Australia on fire alert over rising temperatures

Sydney (Australia) / The Australian authorities once again activated its fire alert on Thursday over rising temperatures, which in some places exceeded 40 degrees Celsius.

In Sydney region, where the mercury reached 41 degrees, it is feared that severe heat conditions, strong winds and potential storms could aggravate the situation.

Strong winds in the mountains posed an increased risk of fires, said the meteorology bureau of New South Wales, the capital of which is Sydney and where 64 fires are burning, 19 of them uncontrolled.

“There’s every potential for flare-ups and new ignitions to come out of some of these fire grounds,” said NSW Rural Fire Service commissioner Shane Fitzsimmons at a press conference.

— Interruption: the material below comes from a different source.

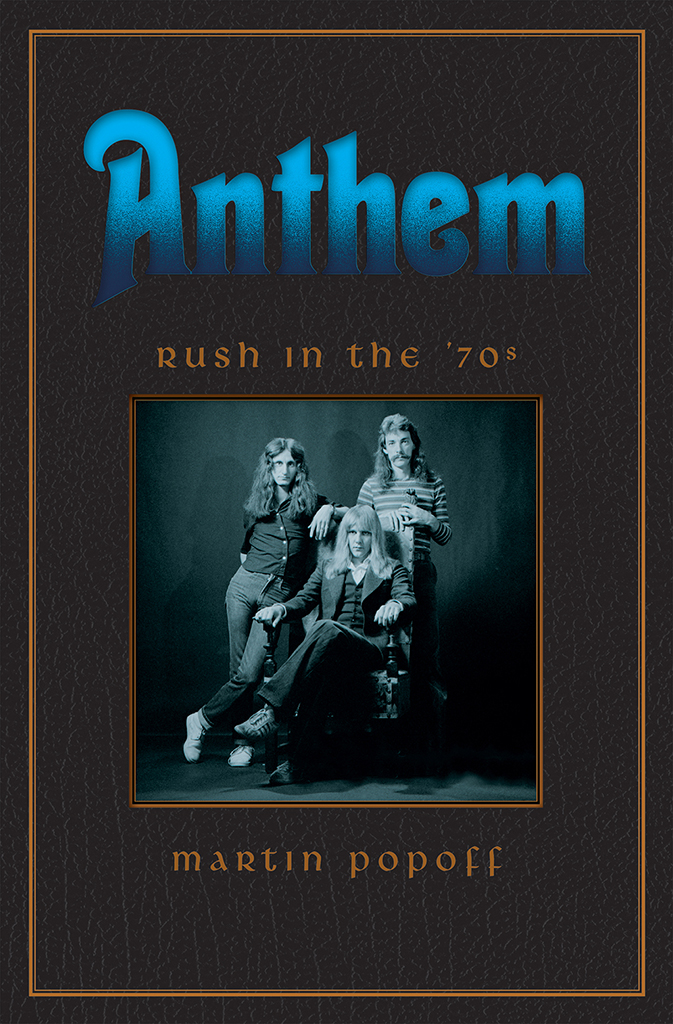 Anthem Rush In The 70s Book Cover Wrup Real Classic Rock On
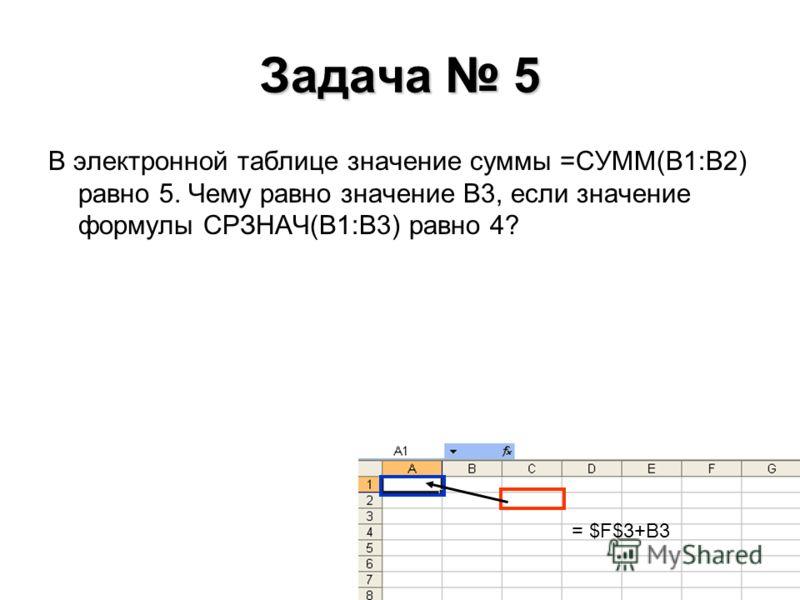 Задача 5 В электронной таблице значение суммы =СУММ(В1:В2) равно 5. Чему равно значение В3, если значение формулы СРЗНАЧ(В1:В3) равно 4? = $F$3+B3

Meanwhile, the authorities in the Australian Capital Territory, which includes Canberra, are also on alert against the danger of fires on Thursday, before temperatures begin to fall again on Friday.

Bushfires, which have been raging since September and which worsened on New Year’s Eve, have already claimed 29 lives and affected more than 1 billion animals.

The fires have razed more than 2,500 homes and 180,000 square kilometers (some 69,500 square miles) of land, an area equivalent to the size of Syria.

These fires, which experts say have been more intense this year due to global warming, have emitted so far 400 megatons of carbon dioxide into the atmosphere, an amount equivalent to the country’s average annual emissions, according to the global environment monitoring program Copernicus.

A survey by the Australia Institute published Thursday found that 57 percent of the people surveyed across the country of 24.6 million inhabitants felt the impact of fires and smoke, while 26 percent experienced health problems as a result.

The report also underlined that about 1.8 million people were unable to work because of the fires, and the loss in productivity was estimated at AU$1.3 billion ($894 million).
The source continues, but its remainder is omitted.